REQUIREMENT
Extend the lesson on the squared error and the mean past its final sentence, taking its argument a step further.

Assume we have a vector of \(n\) values \[𝐲=\{y_1, y_2, …, y_n \}\] If we want to describe the set \(𝐲\) with a single number \(x\), which would it be?
If we have to replace each one of \(y_i\) for a single number, which number is “the best”?
Better choose one that is the “less wrong”
How can \(x\) be wrong?
Many alternatives to measure the error
and maybe other ways
Today we will use the square of the error
The squared error when \(x\) represents \(𝐲\) is \[\mathrm{SE}(x)=\sum_i (y_i-x)^2\] Which \(x\) minimizes the squared error?
We can write \[\begin{aligned} \mathrm{SE}(x)&=\sum_i (y_i-x)^2 =\sum_i (y_i^2 - 2y_ix + x^2)\\ &=\sum_i y_i^2 - \sum_i 2 y_ix + \sum_i x^2\\ &=\sum_i y_i^2 - x\sum_i 2 y_i + n x^2\\ \end{aligned}\]
This is a second degree expression, corresponding to a parabola
We have \[\mathrm{SE}(x) =\underbrace{n}_a x^2 - \underbrace{\sum_i 2 y_i}_b \, x+ \underbrace{\sum_i y_i^2}_c\] which has the form of \(ax^2+ bx + c\)
Let’s explore it in Geogebra
When we have \(ax^2+ bx + c =0\) then the two roots are \[\begin{aligned} x_1 &= \frac{-b-\sqrt{b^2-4ac} }{2a}\\ x_2 &= \frac{-b+\sqrt{b^2-4ac} }{2a} \end{aligned}\] and the middle point is \[\frac{x_1 + x_2}{2} = \frac{-b}{2a}\]
We have \[\mathrm{SE}(x) =\underbrace{n}_a x^2 - \underbrace{\sum_i 2 y_i}_b \, x+ \underbrace{\sum_i y_i^2}_c\] so the center point is \[\frac{-b}{2a}=\frac{\sum_i 2 y_i}{2n}=\frac{\sum_i y_i}{n}\]
We get the minimum squared error when \(x\) is the mean
The arithmetic mean of \(𝐲\) is \[\text{mean}(𝐲) = \frac{1}{n}\sum_{i=1}^n y_i\] where \(n\) is the size of the set \(𝐲\).

DATA EXTRACT
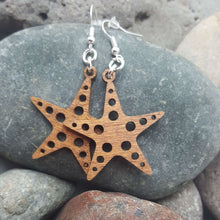 Load image into Gallery viewer, "Star or Starfish" Dangle Wire Earrings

EXERCISE RESULT
Sometimes it is written as \(\bar{𝐲}\)
This value is usually called mean, sometimes average
A function is a rule that takes a number and gives another number
In this case \(\mathrm{SE}(β)\) takes \(β\) and returns the squared error
The red and blue lines corresponds to equations like \[y=ax+b\] where
This is called equation of the straight line or linear equation
For any value \(β\) we can find the slope of \(\mathrm{SE}\) at position \(β\)
This is called the derivative of \(\mathrm{SE}\)
In general, we can use Wolfram Alpha (https://www.wolframalpha.com/)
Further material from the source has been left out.